The following formulae will serve as a guide in preparing suitable colored dye liquors. In all cases the water is reckoned in 100 parts.

Reds, 1.-Eosine 1 part sulphate of soda, 10 parts; acetic acid 3 parts.

2

Magenta No. 2 B, 1 1/2 parts; auramine, 1 part; 10 parts sulphate of soda.

3

Azo cochineal, 2 parts; sulphate of soda, 10 parts; sulphuric acid, 2 parts.

4

Water, 10 parts; rose benzol, 5 parts; first wet the wood with alum solution.

Yellow. 5 - Auramine, 4 parts; sulphate of soda, 10 parts.

6

Naphthol yellow, 1 part; soda sulphate, 10 parts; sulphuric acid, 2 parts.

7

Crocein orange, 1 part; soda sulphate, 10 parts; sulphuric acid, 1 part.

Brown. 8. - Bismarck brown R, 1 part; nigrosine, 1/2 part, soda sulphate 18 parts.

9

Same as No. 8, omitting the nigrosine.

10

Benzo brown, 3 parts; common salt, 10 parts.

Green. 12. - Brilliant green, 3 parts; Bismarck brown 1/2 part; soda sulphate, 10 parts.

13

Brilliant green, 1 part; chrysoidine, 1 1/2 part; soda sulphate, 10 parts.

14

Green crystals, Y, 1 part; soda sulphate, 10 parts.

15

Malachite green, 1 part; Nile blue, A, 1/4 part; soda sulphate, 10 parts.

17

Victoria blue 42, 1 part; soda sulphate, 10 parts.

16

Nile blue, 1 part; soda sulphate, 10 parts.

18

Water, 8 parts; soluble blue, R, 3 parts.

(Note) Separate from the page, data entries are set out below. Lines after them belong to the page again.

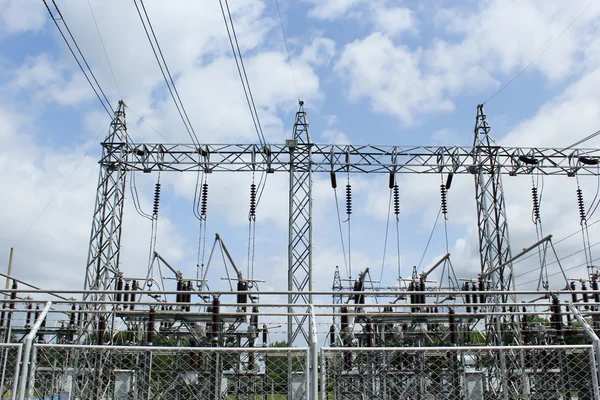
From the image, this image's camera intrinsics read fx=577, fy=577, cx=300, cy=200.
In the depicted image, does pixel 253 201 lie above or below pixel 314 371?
above

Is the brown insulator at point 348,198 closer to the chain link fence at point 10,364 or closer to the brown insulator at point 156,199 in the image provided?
the brown insulator at point 156,199

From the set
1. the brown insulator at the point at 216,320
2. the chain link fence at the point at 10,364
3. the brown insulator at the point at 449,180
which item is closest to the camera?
the chain link fence at the point at 10,364

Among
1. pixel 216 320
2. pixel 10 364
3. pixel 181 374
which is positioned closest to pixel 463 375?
pixel 181 374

By first giving the wood an application of some kind of dye, say a yellow, and before it is quite dry, an application of another kind of dye, say a blue, different colors, such as green orange, purple black, or brown stains can be produced. By such process of mixing the dye liquor, all sorts of color combinations can be secured and very beautiful results obtained.-"Hobbies, London."